Des « moudjahidines 2.0 », c’est ainsi que ces influenceurs qui vivent en France, et dont plusieurs ont été mis en examen, ont été qualifiés par l’ancien chroniqueur de RMC Mehdi Ghezzar, congédié pour avoir dénigré le Maroc en ondes. « Alger veut provoquer des troubles en France. On est à un niveau d’hostilité jamais vu », confiait au magazine Le Point le réfugié politique kabyle Chawki Benzehra, qui a signalé plusieurs de ces influenceurs à la police. Il rappelle que l’agence Algérie Presse Service, proche du pouvoir, qualifie dorénavant la France de « macronito-sioniste »

Un virage diplomatique

Les exemples ne manquent pas pour démontrer que la situation a rarement été aussi tendue entre Paris et Alger. Cela va du tollé suscité en Algérie par l’attribution du prix Goncourt au dissident Kamel Daoud à l’arrestation arbitraire de l’écrivain Boualem Sansal par les autorités algériennes au prétexte qu’il serait une menace à la sécurité de l’État. La semaine dernière, Alger a poussé l’humiliation de la France un cran plus haut en refusant de laisser entrer sur son sol un de ses propres citoyens, l’influenceur Doualemn, expulsé par la France pour appel à la violence.

Tout le monde aura compris que la goutte qui a fait déborder le vase (qui était pourtant déjà bien plein) est le choix de la France de prendre parti pour le Maroc dans le conflit qui l’oppose à l’Algérie sur la souveraineté du Sahara occidental. Jusque-là, Paris s’était contenté d’affirmer que le plan marocain constituait « une base de discussion sérieuse et crédible » pour tenter de résoudre le contentieux vieux d’un demi-siècle entre Rabat et les indépendantistes du Front Polisario soutenus par Alger. Comme l’a fait Washington en 2020 (en échange de la normalisation des relations du Maroc avec Israël), la France affirme dorénavant que « le présent et l’avenir du Sahara occidental s’inscrivent dans le cadre de la souveraineté marocaine ». Confirmant ce virage diplomatique, en août dernier, le voyage au Maroc du président Emmanuel Macron a pris l’allure d’une grande réconciliation. Les suites semblent montrer que les dirigeants algériens ne bluffaient pas en affirmant qu’ils en tireraient toutes les conséquences.

Les différends entre Paris et Alger ne sont pourtant pas nouveaux. L’ancien président Abdelaziz Bouteflika avait longtemps été favorable à la France. Mais, en 2020, il a viré capot après la guerre civile et la réconciliation des généraux avec les islamistes. La France a alors été accusée de « génocide culturel ». Une façon pour les nouveaux dirigeants de détourner l’attention des millions de jeunes qui avaient dénoncé la corruption lors du printemps algérien et obtenu le départ de Bouteflika.

- _DONNÉES SOURCES_:
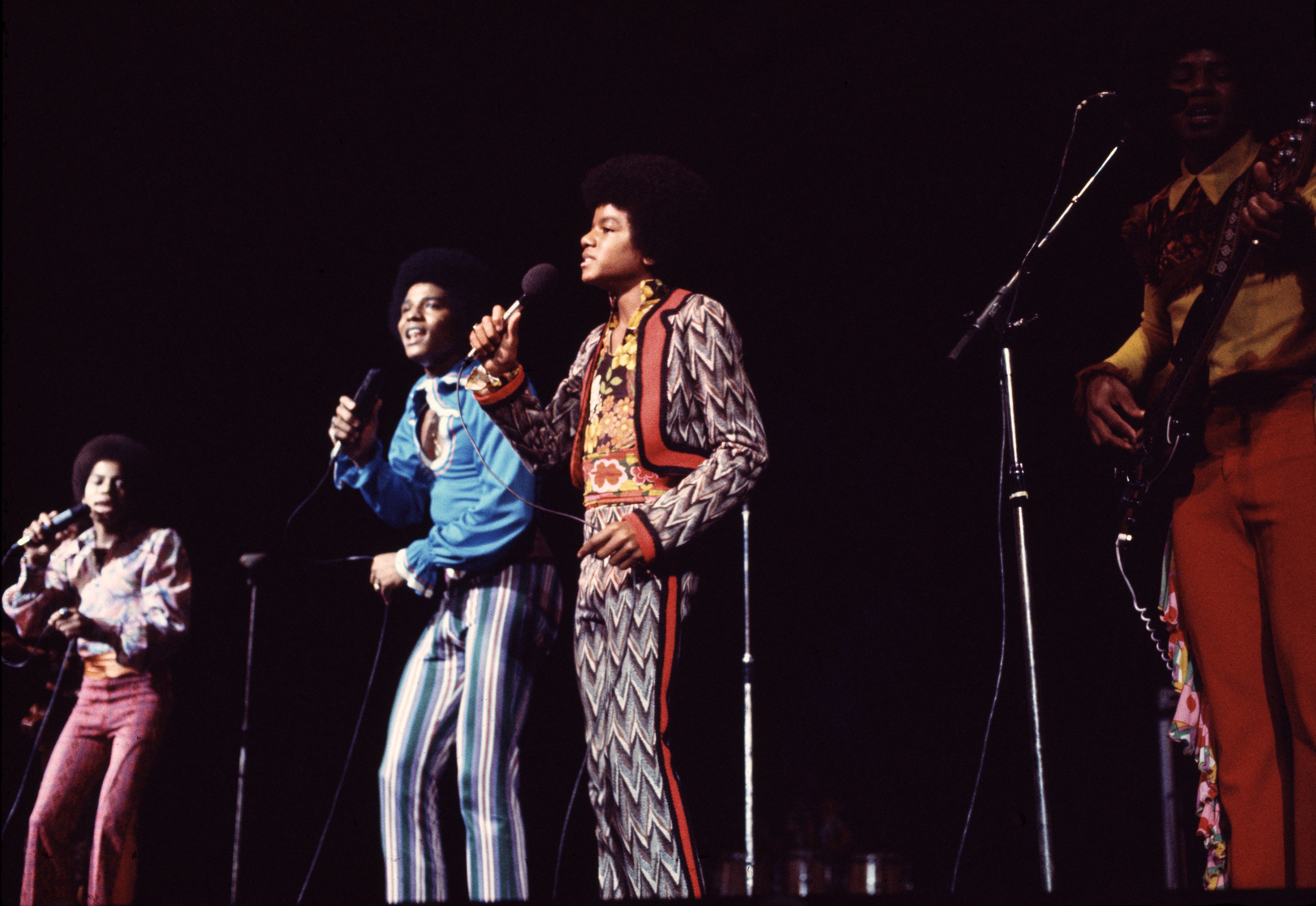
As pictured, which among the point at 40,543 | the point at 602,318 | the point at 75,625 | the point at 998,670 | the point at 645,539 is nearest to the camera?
the point at 645,539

- _CONSIGNE_:
Pourriez-vous recopier à l'identique, dans l'extrait sur les tensions entre Paris et Alger, tout ce qui va de « Les différends entre » jusqu'à « départ de Bouteflika. » ?

- _RÉPONSE_:
Les différends entre Paris et Alger ne sont pourtant pas nouveaux. L’ancien président Abdelaziz Bouteflika avait longtemps été favorable à la France. Mais, en 2020, il a viré capot après la guerre civile et la réconciliation des généraux avec les islamistes. La France a alors été accusée de « génocide culturel ». Une façon pour les nouveaux dirigeants de détourner l’attention des millions de jeunes qui avaient dénoncé la corruption lors du printemps algérien et obtenu le départ de Bouteflika.